• EXERCISE:
Only the pictures are omitted; repeat all other data exactly.

• Rows of spatial question data:
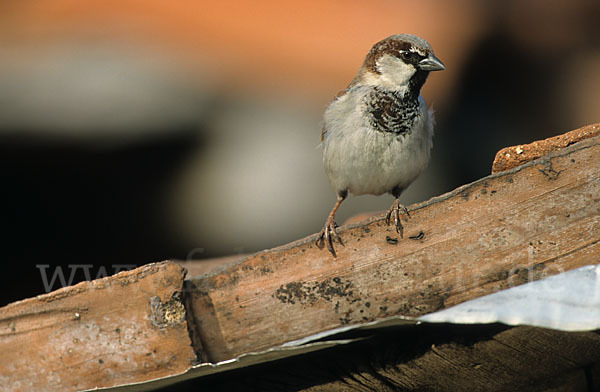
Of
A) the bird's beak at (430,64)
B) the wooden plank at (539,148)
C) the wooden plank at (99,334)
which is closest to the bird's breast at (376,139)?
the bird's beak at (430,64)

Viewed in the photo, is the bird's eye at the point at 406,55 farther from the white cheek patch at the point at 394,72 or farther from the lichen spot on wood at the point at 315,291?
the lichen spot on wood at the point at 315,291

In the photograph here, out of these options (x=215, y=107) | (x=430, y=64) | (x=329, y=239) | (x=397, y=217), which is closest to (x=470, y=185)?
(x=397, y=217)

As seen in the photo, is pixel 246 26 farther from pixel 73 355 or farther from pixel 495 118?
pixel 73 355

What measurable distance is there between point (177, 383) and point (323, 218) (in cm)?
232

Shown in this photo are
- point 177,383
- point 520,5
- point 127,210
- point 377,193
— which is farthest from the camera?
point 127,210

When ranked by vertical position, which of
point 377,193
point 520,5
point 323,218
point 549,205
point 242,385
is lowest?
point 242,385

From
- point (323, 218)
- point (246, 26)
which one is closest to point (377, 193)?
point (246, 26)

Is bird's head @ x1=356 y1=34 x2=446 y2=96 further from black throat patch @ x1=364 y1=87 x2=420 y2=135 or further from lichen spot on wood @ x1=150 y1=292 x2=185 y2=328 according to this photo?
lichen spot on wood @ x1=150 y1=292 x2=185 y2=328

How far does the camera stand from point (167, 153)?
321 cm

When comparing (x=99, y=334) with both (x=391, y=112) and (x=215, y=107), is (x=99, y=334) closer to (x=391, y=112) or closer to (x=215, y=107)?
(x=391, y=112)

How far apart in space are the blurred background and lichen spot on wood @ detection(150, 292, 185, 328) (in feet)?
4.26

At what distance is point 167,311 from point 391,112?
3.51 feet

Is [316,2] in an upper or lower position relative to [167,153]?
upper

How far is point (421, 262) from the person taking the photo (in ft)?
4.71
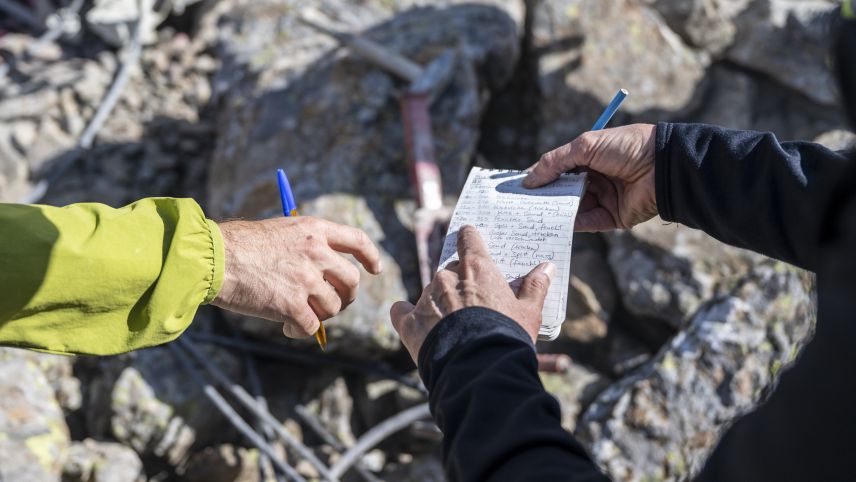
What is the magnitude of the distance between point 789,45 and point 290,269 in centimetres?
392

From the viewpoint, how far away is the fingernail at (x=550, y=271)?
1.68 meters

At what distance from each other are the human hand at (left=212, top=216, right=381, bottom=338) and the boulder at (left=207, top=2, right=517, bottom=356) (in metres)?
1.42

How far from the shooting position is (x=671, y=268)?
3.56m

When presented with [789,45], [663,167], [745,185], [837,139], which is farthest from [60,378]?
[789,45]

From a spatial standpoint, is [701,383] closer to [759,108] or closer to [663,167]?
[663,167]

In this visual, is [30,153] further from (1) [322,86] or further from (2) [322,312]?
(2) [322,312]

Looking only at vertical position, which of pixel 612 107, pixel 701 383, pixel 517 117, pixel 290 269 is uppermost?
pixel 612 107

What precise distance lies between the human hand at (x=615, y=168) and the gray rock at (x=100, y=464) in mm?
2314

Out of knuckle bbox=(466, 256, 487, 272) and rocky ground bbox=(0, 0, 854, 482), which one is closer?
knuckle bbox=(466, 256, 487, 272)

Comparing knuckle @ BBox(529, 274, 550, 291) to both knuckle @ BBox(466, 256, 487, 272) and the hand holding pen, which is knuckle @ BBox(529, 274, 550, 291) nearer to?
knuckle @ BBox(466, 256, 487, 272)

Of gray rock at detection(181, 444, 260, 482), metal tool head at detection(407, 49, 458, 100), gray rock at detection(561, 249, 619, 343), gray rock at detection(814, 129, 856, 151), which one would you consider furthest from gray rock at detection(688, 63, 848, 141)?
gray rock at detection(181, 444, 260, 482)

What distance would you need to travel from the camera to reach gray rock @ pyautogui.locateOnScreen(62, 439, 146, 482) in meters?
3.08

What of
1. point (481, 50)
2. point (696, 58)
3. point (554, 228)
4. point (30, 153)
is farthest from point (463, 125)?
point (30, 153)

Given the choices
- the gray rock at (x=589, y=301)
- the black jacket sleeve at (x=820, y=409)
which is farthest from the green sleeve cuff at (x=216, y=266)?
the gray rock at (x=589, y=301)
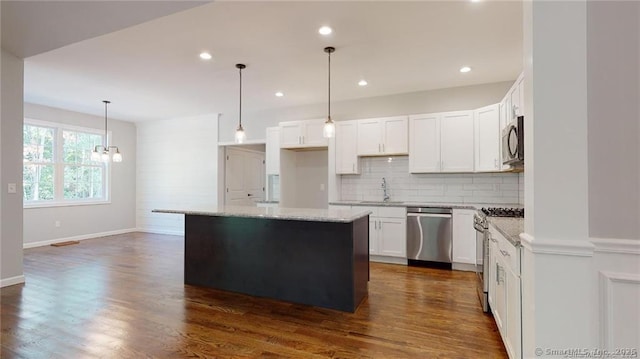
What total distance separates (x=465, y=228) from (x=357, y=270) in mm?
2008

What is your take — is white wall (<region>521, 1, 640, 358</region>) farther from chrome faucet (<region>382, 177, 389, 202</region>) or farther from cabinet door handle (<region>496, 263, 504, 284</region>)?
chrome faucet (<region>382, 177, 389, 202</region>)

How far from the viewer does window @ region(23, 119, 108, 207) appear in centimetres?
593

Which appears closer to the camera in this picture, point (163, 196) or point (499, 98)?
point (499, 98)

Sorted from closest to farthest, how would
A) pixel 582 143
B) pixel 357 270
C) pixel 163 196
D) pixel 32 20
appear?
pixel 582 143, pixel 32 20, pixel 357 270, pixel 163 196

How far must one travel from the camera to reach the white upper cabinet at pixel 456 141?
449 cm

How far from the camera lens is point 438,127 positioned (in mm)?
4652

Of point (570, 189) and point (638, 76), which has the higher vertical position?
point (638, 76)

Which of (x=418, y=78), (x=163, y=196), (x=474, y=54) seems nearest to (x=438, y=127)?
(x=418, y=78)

• CORRECT ANSWER:
Of
A) the bird's beak at (430,64)
B) the wooden plank at (539,148)
C) the wooden plank at (99,334)
which is closest to the bird's breast at (376,139)?
the bird's beak at (430,64)

Viewed in the photo, is the bird's eye at the point at 406,55 farther from the white cheek patch at the point at 394,72 or farther from the lichen spot on wood at the point at 315,291?
the lichen spot on wood at the point at 315,291

In the photograph here, out of these options (x=215, y=107) | (x=430, y=64) | (x=329, y=239) | (x=397, y=217), which is closest to (x=470, y=185)?
(x=397, y=217)

As seen in the photo, is pixel 246 26 farther from pixel 73 355 or farther from pixel 495 118?
pixel 73 355

What measurable distance is there between point (177, 383) and point (323, 218) (in cm)?
232

Shown in this photo are
- point 177,383
- point 520,5
- point 127,210
- point 377,193
— which is farthest from the camera?
point 127,210

When ranked by vertical position, which of
point 377,193
point 520,5
point 323,218
point 549,205
point 242,385
is lowest?
point 242,385

From
- point (323, 218)
- point (246, 26)
which one is closest to point (377, 193)?
point (246, 26)

Is bird's head @ x1=356 y1=34 x2=446 y2=96 further from black throat patch @ x1=364 y1=87 x2=420 y2=135 or further from lichen spot on wood @ x1=150 y1=292 x2=185 y2=328 according to this photo?
lichen spot on wood @ x1=150 y1=292 x2=185 y2=328

How far does the camera stand from point (167, 153)?
321 cm

When comparing (x=99, y=334) with both (x=391, y=112) and (x=215, y=107), is (x=99, y=334) closer to (x=391, y=112) or closer to (x=215, y=107)?
(x=391, y=112)

How far apart in space are the blurred background and lichen spot on wood @ detection(150, 292, 185, 328) (in feet)?
4.26

At what distance is point 167,311 from point 391,112?
3.51 feet

Is [316,2] in an upper or lower position relative to [167,153]?
upper

How far is point (421, 262) from the person taking the photo (in ft)?
4.71
What is the magnitude of the distance between point 789,45 and point 290,269 in centimetres?
392

From the viewpoint, how far away is the fingernail at (x=550, y=271)?
1.68 meters

At what distance from each other are the human hand at (left=212, top=216, right=381, bottom=338) and the boulder at (left=207, top=2, right=517, bottom=356) (in metres)?
1.42

How far from the shooting position is (x=671, y=268)?
3.56m

When presented with [789,45], [663,167], [745,185], [837,139], which is farthest from [60,378]?
[789,45]

From a spatial standpoint, is [701,383] closer to [759,108] or closer to [663,167]?
[663,167]

In this visual, is [30,153] further from (1) [322,86] or further from (2) [322,312]?
(2) [322,312]

Looking only at vertical position, which of pixel 612 107, pixel 701 383, pixel 517 117, pixel 290 269 is uppermost?
pixel 612 107

What precise distance lies between the human hand at (x=615, y=168) and the gray rock at (x=100, y=464) in mm?
2314

Out of knuckle bbox=(466, 256, 487, 272) and rocky ground bbox=(0, 0, 854, 482), which one is closer?
knuckle bbox=(466, 256, 487, 272)

Comparing knuckle @ BBox(529, 274, 550, 291) to both knuckle @ BBox(466, 256, 487, 272) and the hand holding pen, which is knuckle @ BBox(529, 274, 550, 291) nearer to?
knuckle @ BBox(466, 256, 487, 272)

Of gray rock at detection(181, 444, 260, 482), metal tool head at detection(407, 49, 458, 100), gray rock at detection(561, 249, 619, 343), gray rock at detection(814, 129, 856, 151), which one would you consider furthest from gray rock at detection(688, 63, 848, 141)?
gray rock at detection(181, 444, 260, 482)

What distance would you need to travel from the camera to reach gray rock @ pyautogui.locateOnScreen(62, 439, 146, 482) in meters?
3.08

What of
1. point (481, 50)
2. point (696, 58)
3. point (554, 228)
4. point (30, 153)
is farthest from point (463, 125)?
point (30, 153)

Given the choices
- the gray rock at (x=589, y=301)
- the black jacket sleeve at (x=820, y=409)
which is farthest from the green sleeve cuff at (x=216, y=266)?
the gray rock at (x=589, y=301)
What total distance separates (x=465, y=228) from (x=357, y=270) in mm?
2008

What is your take — is white wall (<region>521, 1, 640, 358</region>) farther from chrome faucet (<region>382, 177, 389, 202</region>) or farther from cabinet door handle (<region>496, 263, 504, 284</region>)?
chrome faucet (<region>382, 177, 389, 202</region>)

How far from the viewer does window @ region(23, 119, 108, 207) appear in centimetres?
593

Which appears closer to the camera in this picture, point (163, 196) or point (499, 98)?
point (499, 98)

Sorted from closest to farthest, how would
A) pixel 582 143
B) pixel 357 270
C) pixel 163 196
D) pixel 32 20
appear?
pixel 582 143, pixel 32 20, pixel 357 270, pixel 163 196

How far must one travel from the camera to reach the white upper cabinet at pixel 456 141?
449 cm

How far from the camera lens is point 438,127 positioned (in mm)?
4652

Of point (570, 189) and point (638, 76), which has the higher vertical position?
point (638, 76)

Which of (x=418, y=78), (x=163, y=196), (x=474, y=54) seems nearest to (x=438, y=127)?
(x=418, y=78)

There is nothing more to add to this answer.